Concrete sector examples to copy today
Energy: Build an oil-beta factor for energy stocks. Estimate each name’s exposure to identified oil shocks or to front-month oil returns, then form a high minus low oil-beta spread within energy. Oil demand and supply shocks show up in equity returns, and mapping that into a sector factor improves attribution.
Banks: Add rate and term-structure sensitivity. Bank equity responds to interest rate changes, with exposure linked to balance sheet structure. A bank sector factor based on rate betas can tighten fit and shrink spurious alpha.
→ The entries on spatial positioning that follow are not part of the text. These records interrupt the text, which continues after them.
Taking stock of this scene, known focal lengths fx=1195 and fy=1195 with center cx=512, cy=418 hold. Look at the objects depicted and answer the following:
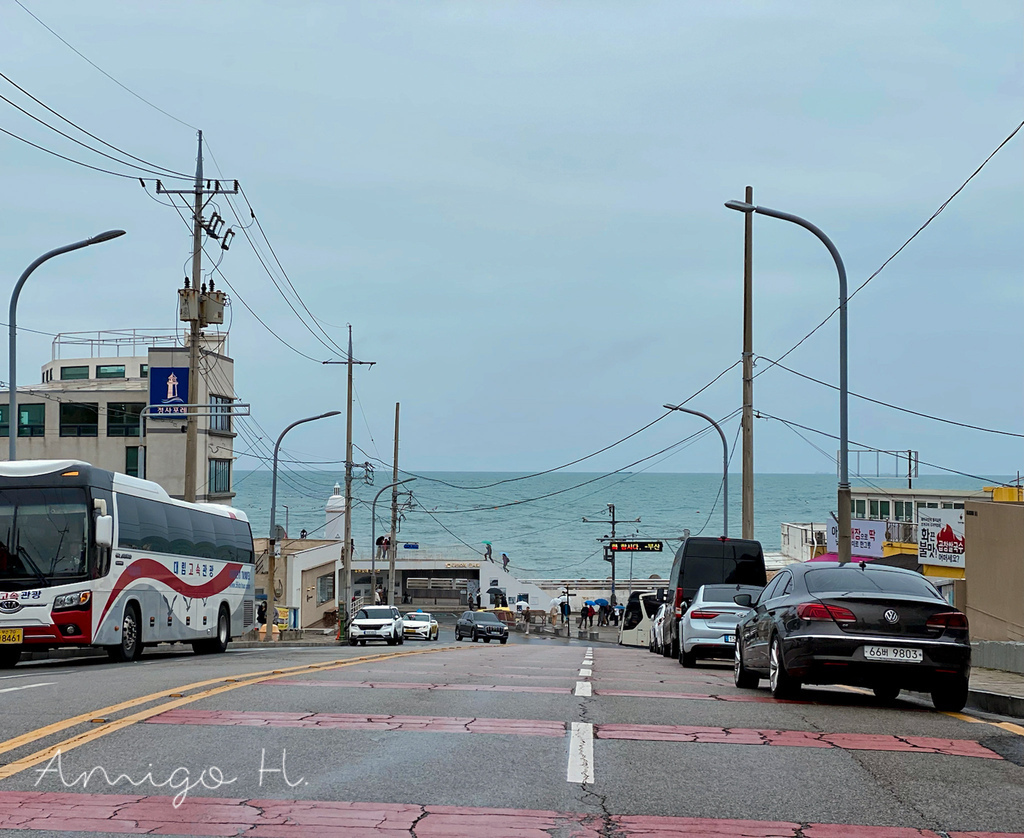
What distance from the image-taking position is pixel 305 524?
173m

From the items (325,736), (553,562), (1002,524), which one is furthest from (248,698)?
(553,562)

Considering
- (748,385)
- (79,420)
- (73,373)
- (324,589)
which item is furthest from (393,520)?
(748,385)

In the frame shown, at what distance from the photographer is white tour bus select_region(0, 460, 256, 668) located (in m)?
19.2

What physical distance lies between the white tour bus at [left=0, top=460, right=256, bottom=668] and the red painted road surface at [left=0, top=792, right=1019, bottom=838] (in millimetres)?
13462

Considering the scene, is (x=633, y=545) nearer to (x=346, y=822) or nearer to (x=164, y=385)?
(x=164, y=385)

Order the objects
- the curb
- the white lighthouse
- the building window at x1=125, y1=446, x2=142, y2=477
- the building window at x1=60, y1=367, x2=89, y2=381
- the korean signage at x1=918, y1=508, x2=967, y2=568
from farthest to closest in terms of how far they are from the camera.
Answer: the white lighthouse < the building window at x1=60, y1=367, x2=89, y2=381 < the building window at x1=125, y1=446, x2=142, y2=477 < the korean signage at x1=918, y1=508, x2=967, y2=568 < the curb

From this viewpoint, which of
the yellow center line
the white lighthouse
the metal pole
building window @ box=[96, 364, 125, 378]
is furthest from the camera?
the white lighthouse

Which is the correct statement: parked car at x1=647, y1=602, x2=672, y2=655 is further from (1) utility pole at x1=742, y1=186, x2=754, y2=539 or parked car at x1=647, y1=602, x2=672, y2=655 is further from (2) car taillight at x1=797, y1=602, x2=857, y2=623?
(2) car taillight at x1=797, y1=602, x2=857, y2=623

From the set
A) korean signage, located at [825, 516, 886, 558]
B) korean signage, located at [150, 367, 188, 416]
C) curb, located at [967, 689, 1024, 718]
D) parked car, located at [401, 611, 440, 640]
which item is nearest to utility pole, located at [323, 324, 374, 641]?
parked car, located at [401, 611, 440, 640]

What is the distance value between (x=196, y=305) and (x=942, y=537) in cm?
2483

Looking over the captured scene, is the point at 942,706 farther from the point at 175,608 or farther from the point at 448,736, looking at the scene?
the point at 175,608

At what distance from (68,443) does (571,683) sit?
54410mm

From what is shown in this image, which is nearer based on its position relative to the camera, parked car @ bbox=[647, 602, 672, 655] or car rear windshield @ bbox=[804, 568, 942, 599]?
car rear windshield @ bbox=[804, 568, 942, 599]

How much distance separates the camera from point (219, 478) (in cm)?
6475
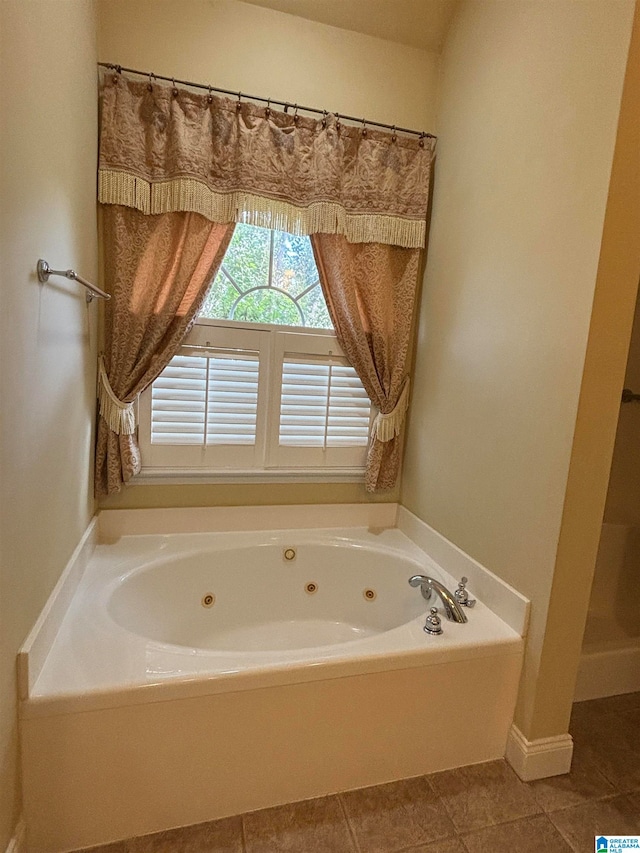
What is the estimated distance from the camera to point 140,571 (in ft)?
6.16

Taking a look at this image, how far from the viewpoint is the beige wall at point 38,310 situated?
1.02 metres

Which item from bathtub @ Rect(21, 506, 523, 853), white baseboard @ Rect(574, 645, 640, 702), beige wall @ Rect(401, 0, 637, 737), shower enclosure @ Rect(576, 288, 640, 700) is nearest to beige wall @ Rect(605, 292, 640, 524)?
shower enclosure @ Rect(576, 288, 640, 700)

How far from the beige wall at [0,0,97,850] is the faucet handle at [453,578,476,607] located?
1357 mm

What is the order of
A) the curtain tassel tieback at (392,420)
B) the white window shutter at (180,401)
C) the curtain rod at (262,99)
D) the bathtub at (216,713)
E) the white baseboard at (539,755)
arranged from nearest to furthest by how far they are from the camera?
the bathtub at (216,713) → the white baseboard at (539,755) → the curtain rod at (262,99) → the white window shutter at (180,401) → the curtain tassel tieback at (392,420)

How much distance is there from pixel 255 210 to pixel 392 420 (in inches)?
45.3

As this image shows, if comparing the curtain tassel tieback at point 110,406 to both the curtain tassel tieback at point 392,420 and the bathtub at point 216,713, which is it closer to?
the bathtub at point 216,713

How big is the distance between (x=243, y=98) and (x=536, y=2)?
1.13m

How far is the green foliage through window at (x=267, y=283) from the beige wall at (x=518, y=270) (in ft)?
1.97

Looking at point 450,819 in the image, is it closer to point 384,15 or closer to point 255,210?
point 255,210

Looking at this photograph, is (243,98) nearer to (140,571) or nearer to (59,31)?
(59,31)

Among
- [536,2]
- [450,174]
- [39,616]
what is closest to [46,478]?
[39,616]

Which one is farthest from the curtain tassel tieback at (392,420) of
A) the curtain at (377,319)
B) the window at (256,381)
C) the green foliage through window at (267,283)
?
the green foliage through window at (267,283)

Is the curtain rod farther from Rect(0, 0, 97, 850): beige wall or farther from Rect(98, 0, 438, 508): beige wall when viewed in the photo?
Rect(0, 0, 97, 850): beige wall

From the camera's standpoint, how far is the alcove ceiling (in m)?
2.02
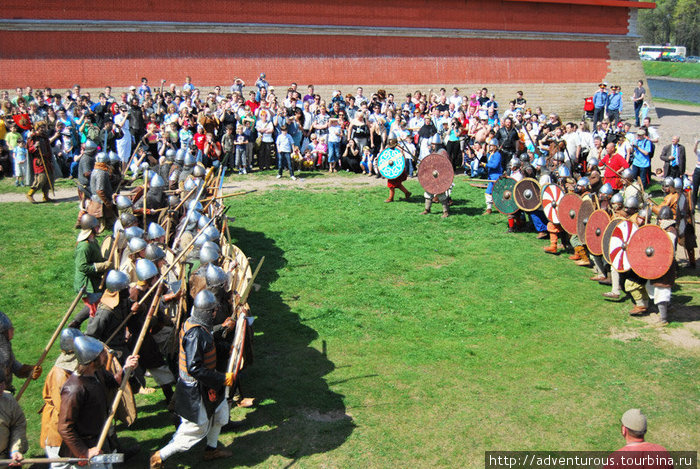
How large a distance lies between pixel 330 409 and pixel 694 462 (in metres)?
3.52

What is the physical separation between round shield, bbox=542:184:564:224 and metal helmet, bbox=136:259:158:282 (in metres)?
7.81

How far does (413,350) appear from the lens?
7.97 metres

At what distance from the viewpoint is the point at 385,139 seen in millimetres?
18266

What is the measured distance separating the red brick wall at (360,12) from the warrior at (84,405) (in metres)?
19.6

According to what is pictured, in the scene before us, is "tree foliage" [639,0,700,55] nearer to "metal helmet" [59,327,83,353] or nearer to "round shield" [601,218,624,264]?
"round shield" [601,218,624,264]

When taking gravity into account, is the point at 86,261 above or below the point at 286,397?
above

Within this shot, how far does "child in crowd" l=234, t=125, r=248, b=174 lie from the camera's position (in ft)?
57.5

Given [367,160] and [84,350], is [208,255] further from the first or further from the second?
[367,160]

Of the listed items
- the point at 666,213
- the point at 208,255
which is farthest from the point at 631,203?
the point at 208,255

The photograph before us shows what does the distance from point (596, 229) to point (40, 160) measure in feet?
38.4

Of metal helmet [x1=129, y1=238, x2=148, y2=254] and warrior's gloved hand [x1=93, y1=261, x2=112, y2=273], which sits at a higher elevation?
metal helmet [x1=129, y1=238, x2=148, y2=254]

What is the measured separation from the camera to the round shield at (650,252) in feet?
28.5

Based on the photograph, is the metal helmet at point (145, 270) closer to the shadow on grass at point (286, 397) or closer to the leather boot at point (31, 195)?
the shadow on grass at point (286, 397)

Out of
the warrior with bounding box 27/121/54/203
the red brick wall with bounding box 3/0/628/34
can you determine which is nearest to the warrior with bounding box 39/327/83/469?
the warrior with bounding box 27/121/54/203
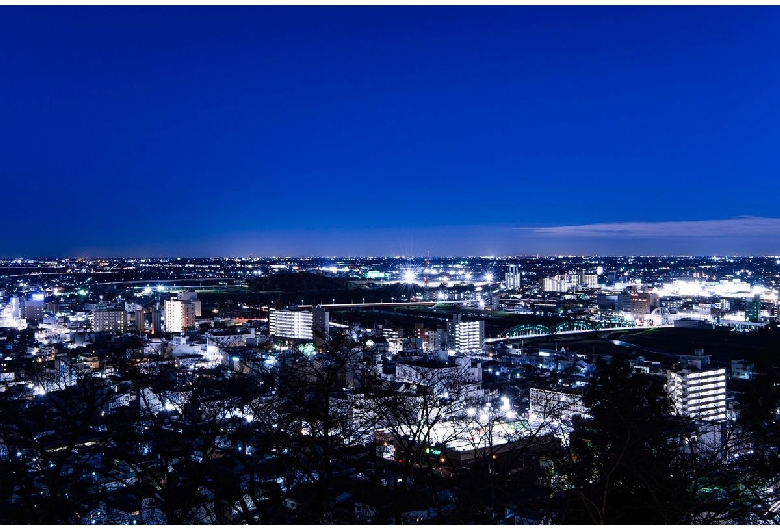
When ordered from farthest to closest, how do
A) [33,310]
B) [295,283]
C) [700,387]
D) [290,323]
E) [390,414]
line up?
[295,283] < [33,310] < [290,323] < [700,387] < [390,414]

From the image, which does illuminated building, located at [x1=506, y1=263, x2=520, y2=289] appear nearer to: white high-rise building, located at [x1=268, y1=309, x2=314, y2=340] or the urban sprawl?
the urban sprawl

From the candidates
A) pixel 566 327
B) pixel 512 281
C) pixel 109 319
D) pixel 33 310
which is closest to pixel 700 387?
pixel 566 327

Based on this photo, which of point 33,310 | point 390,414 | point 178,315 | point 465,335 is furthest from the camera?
point 33,310

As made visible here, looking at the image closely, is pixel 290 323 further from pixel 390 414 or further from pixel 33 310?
pixel 390 414

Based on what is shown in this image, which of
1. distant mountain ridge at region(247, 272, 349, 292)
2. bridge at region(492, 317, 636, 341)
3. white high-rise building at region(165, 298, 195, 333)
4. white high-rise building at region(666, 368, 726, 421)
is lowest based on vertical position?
bridge at region(492, 317, 636, 341)

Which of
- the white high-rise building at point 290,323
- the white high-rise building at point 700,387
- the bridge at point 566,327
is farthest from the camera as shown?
the bridge at point 566,327

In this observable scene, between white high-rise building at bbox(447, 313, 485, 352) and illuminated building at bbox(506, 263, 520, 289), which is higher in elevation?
illuminated building at bbox(506, 263, 520, 289)

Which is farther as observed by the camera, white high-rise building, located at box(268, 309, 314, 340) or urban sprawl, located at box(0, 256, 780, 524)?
white high-rise building, located at box(268, 309, 314, 340)

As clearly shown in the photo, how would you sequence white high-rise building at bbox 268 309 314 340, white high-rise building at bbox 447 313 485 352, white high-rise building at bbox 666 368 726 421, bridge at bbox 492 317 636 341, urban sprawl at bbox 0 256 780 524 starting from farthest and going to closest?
1. bridge at bbox 492 317 636 341
2. white high-rise building at bbox 268 309 314 340
3. white high-rise building at bbox 447 313 485 352
4. white high-rise building at bbox 666 368 726 421
5. urban sprawl at bbox 0 256 780 524

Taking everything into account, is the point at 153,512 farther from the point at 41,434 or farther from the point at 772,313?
the point at 772,313

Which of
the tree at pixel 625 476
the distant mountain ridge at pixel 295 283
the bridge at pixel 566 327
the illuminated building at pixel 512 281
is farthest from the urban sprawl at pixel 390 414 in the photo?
the illuminated building at pixel 512 281

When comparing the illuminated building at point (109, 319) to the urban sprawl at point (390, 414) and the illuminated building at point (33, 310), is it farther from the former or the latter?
the illuminated building at point (33, 310)

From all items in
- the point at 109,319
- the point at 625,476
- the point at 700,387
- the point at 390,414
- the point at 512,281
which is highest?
the point at 390,414

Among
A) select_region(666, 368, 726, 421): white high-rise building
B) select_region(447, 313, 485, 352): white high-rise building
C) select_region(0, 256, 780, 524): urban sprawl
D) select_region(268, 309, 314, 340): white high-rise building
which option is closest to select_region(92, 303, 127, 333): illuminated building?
select_region(0, 256, 780, 524): urban sprawl
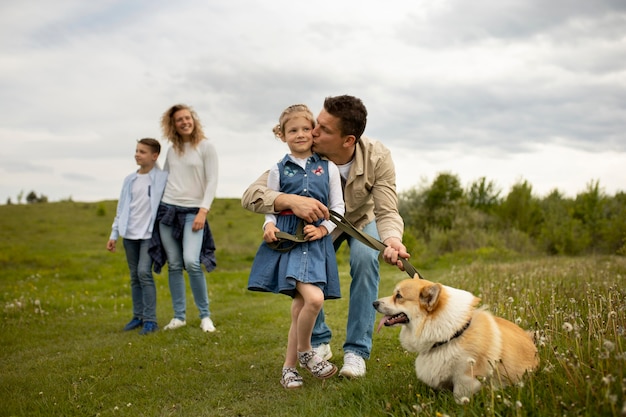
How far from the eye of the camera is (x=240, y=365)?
5949 mm

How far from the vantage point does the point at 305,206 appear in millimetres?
4641

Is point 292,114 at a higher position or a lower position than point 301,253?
higher

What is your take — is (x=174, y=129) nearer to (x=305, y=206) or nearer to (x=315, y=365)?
(x=305, y=206)

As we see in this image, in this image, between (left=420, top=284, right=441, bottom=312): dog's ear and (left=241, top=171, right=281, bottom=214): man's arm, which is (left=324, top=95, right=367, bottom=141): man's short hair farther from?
(left=420, top=284, right=441, bottom=312): dog's ear

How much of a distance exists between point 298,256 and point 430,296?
4.37 feet

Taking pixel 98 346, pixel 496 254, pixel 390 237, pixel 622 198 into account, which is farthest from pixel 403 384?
pixel 622 198

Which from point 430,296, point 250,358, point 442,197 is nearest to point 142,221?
point 250,358

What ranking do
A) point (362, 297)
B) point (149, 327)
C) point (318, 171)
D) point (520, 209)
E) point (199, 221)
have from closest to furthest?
point (318, 171)
point (362, 297)
point (199, 221)
point (149, 327)
point (520, 209)

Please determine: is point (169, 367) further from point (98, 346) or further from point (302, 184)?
point (302, 184)

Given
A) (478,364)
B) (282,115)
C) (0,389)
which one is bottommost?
(0,389)

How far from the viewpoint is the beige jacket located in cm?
518

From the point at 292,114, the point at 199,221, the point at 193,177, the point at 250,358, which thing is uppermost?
the point at 292,114

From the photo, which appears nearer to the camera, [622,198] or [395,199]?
[395,199]

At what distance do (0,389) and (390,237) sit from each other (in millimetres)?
3953
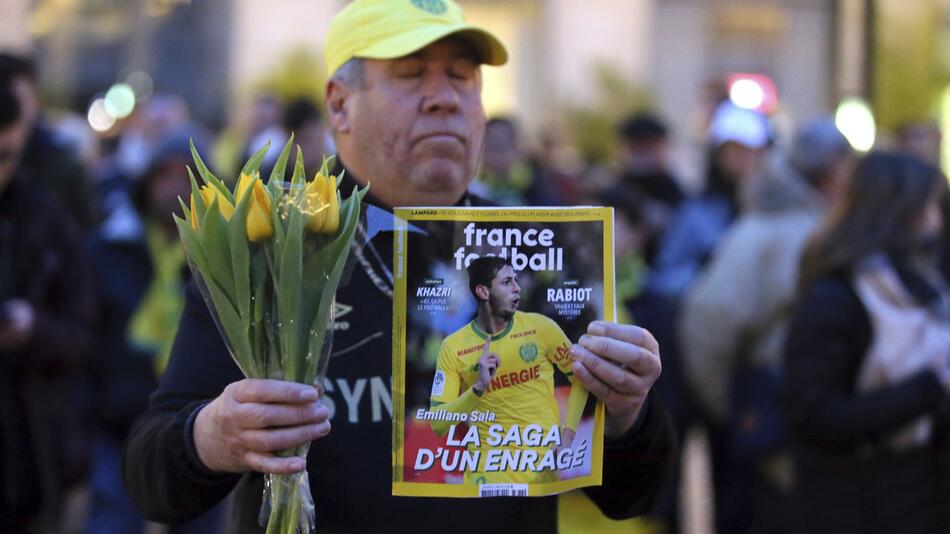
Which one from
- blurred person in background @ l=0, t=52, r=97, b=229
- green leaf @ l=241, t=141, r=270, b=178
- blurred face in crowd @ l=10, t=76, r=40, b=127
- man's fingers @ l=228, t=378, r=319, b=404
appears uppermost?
blurred face in crowd @ l=10, t=76, r=40, b=127

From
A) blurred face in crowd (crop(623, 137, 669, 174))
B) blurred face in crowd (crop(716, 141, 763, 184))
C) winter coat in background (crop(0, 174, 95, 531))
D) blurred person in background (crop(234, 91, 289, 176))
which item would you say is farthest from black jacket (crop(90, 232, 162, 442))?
blurred face in crowd (crop(623, 137, 669, 174))

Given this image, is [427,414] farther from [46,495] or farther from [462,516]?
[46,495]

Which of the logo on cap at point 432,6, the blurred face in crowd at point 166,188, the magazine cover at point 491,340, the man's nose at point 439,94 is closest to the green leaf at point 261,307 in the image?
the magazine cover at point 491,340

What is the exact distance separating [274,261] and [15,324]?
2.74 m

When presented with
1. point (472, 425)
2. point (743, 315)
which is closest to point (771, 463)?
point (743, 315)

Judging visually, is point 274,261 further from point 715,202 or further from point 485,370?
point 715,202

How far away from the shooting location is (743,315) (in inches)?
231

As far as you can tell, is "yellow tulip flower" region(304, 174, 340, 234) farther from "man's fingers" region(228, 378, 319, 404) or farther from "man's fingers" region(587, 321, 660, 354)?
"man's fingers" region(587, 321, 660, 354)

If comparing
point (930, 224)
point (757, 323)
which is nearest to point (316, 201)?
point (930, 224)

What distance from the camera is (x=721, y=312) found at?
19.4 feet

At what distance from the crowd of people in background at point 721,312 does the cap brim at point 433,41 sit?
1.68 meters

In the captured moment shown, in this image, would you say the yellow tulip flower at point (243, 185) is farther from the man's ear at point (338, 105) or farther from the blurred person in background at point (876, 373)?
the blurred person in background at point (876, 373)

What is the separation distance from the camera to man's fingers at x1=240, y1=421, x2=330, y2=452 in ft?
7.16

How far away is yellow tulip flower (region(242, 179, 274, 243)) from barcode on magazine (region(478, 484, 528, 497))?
541 mm
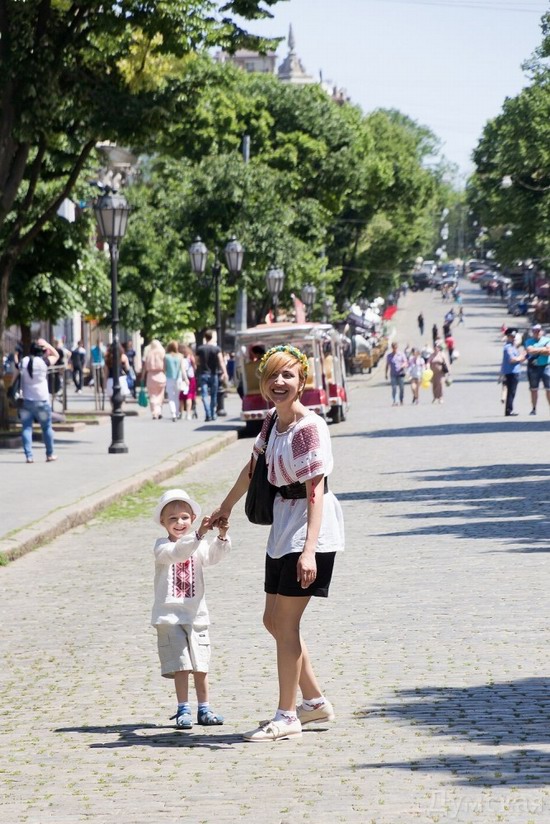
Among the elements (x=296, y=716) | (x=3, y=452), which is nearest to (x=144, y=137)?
(x=3, y=452)

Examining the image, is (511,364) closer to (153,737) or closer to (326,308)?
(153,737)

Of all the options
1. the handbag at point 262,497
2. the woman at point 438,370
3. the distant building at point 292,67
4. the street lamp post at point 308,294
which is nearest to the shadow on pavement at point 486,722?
the handbag at point 262,497

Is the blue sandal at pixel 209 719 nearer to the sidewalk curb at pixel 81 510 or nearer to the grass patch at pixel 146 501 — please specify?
the sidewalk curb at pixel 81 510

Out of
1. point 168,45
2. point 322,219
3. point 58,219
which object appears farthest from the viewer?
point 322,219

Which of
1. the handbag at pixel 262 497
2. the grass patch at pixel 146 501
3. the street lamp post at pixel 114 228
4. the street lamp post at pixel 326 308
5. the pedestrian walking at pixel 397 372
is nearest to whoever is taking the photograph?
the handbag at pixel 262 497

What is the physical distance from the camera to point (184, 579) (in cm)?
729

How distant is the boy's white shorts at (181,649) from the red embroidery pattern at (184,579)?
137mm

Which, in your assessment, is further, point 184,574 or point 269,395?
point 184,574

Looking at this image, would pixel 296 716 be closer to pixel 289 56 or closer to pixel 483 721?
pixel 483 721

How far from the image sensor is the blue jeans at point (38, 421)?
77.3 feet

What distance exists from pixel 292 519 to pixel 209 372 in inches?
1174

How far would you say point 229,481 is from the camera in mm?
21328

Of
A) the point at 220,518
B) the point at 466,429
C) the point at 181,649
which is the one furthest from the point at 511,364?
the point at 220,518

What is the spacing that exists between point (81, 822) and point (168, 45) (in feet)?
63.5
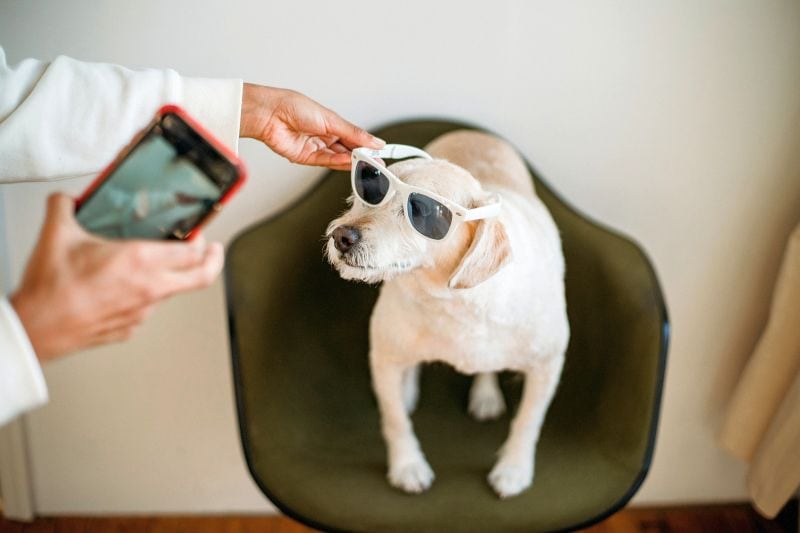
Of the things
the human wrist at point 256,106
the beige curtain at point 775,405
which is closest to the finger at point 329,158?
the human wrist at point 256,106

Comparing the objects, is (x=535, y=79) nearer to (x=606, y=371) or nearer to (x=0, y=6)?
(x=606, y=371)

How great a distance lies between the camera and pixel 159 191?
0.77m

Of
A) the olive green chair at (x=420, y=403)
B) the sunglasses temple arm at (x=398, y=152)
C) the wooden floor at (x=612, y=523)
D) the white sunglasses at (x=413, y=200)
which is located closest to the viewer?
the white sunglasses at (x=413, y=200)

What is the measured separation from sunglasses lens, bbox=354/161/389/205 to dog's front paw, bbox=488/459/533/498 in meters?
0.62

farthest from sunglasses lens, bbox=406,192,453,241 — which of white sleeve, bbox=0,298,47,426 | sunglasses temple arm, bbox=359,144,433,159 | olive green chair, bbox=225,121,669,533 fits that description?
white sleeve, bbox=0,298,47,426

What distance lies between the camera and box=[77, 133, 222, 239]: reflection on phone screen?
763 millimetres

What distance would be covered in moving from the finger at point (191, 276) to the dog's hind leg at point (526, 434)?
74 centimetres

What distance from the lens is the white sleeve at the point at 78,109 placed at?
980mm

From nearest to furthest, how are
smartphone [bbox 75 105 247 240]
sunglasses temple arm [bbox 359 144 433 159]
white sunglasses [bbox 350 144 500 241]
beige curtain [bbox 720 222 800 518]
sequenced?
smartphone [bbox 75 105 247 240] < white sunglasses [bbox 350 144 500 241] < sunglasses temple arm [bbox 359 144 433 159] < beige curtain [bbox 720 222 800 518]

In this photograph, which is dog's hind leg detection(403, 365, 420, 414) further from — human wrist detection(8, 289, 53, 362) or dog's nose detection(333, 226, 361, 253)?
human wrist detection(8, 289, 53, 362)

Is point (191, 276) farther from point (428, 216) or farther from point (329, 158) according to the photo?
point (329, 158)

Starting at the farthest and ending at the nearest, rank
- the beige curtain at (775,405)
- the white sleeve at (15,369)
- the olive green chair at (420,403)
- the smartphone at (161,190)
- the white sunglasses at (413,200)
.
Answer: the beige curtain at (775,405)
the olive green chair at (420,403)
the white sunglasses at (413,200)
the smartphone at (161,190)
the white sleeve at (15,369)

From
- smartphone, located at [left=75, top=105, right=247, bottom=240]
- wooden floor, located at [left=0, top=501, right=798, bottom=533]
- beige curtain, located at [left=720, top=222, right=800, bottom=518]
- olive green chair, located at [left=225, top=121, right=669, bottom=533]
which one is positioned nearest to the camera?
smartphone, located at [left=75, top=105, right=247, bottom=240]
Utilities: Include an interest-rate factor. Utilities often behave like bond proxies. Their rate beta varies with credit quality, which you can capture in a within-utilities factor.
Biotech and pharma: Use event-based factors tied to clinical and FDA milestones. Large event studies show material stock reactions around trial results and approvals, so an event exposure or pipeline-progress proxy can add explanatory power inside this sector.
How to judge success
Run a horse race. Attribute your sector book with the standard model, then with the model plus your new sector factor. You want higher R-squared, lower residual alpha, and a sector factor that earns positive alpha after controlling for broad factors and the sector return. This is the same logic behind the REIT paper’s result that REIT-specific factors boost fit and reduce false alpha.